Summary: | This dissertation analyzes the performance praxis of the Mexican poet Nahui Olin (1893-1978) and the Salvadoran guerrilla leader and author Nidia Díaz (1952-). Through their self-representation in images and texts, these two women subverted the discourse of power characteristic of their respective cultural and historical contexts. Whereas Olin carried out her “corporeal activism” through defiant eroticism; Díaz did so through her stoic stance in the face of incarceration and torture. The dissertation carries out visual analyses enriched by attention to literature, and literary analyses informed by visual culture. In their respective approaches to performance these two figures engage with their sociopolitical contexts as they relate to women’s condition and the quest for spiritual liberation.
The first chapter presents the dissertation’s theoretical framework. Michel Foucault, Judith Butler and Elaine Scarry’s theories are crucial to understanding the concepts of body, discourse of power, performance, and pain; Gillian Rose’s approach is essential to analyzing images; Lucia Guerra-Cunningham and Rita Felski are fundamental for addressing women’s writing.

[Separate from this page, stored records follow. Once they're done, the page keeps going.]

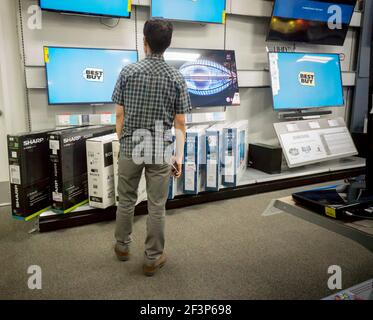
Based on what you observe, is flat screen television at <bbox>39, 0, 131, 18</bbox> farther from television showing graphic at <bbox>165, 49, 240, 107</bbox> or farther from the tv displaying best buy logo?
the tv displaying best buy logo

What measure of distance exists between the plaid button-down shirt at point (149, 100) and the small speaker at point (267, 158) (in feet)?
6.16

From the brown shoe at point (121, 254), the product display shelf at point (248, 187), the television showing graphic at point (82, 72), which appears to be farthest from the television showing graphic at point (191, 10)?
the brown shoe at point (121, 254)

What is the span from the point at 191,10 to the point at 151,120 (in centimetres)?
178

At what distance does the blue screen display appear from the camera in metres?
3.51

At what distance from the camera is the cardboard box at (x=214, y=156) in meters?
2.84

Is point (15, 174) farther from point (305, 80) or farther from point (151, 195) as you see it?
point (305, 80)

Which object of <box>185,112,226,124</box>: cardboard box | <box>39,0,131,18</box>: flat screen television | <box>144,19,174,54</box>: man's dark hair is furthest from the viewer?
<box>185,112,226,124</box>: cardboard box

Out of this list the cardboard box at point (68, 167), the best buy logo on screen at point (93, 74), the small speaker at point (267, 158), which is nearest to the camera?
the cardboard box at point (68, 167)

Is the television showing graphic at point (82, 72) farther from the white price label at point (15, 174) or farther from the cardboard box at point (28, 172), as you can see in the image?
the white price label at point (15, 174)

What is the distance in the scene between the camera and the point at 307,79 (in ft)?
12.4

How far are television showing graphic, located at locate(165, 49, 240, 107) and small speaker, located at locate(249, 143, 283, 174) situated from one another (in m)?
0.57
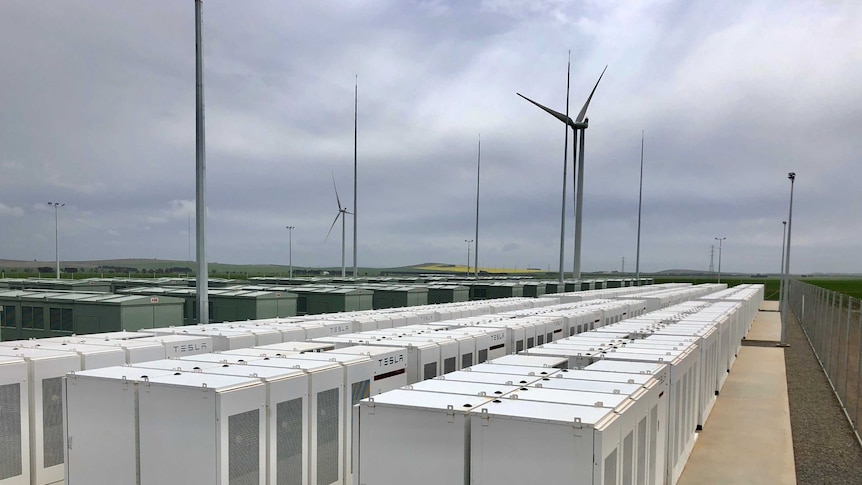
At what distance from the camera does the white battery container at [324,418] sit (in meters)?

The second chapter focuses on Olin’s activism, evident in her role as a “flapper,” her transgressive nude photographs and her poems written during the Mexican post-revolutionary period and which were influenced by avant-garde movements. My analysis links the key photograph I call “Nahui Olin Andrógina” with her poetry, centering on the trope of androgyny as a mystic state.
The third chapter examines the naïf self-portraits and testimonio found in Díaz’s Nunca estuve sola (in 1988), which she narrates her imprisonment during El Salvador’s civil war of the 1980’s. My analysis centers on the trope of stoicism manifested in her drawing I call “Una ‘mesías’ que deviene en la madre del pueblo” as well as in the prose of her testimonio.
Olin’s erotic activism and Díaz’s armed rebellion both represent attempts to achieve human liberation, including their own as oppressed women, and suggested emancipatory paths that may serve as models for others.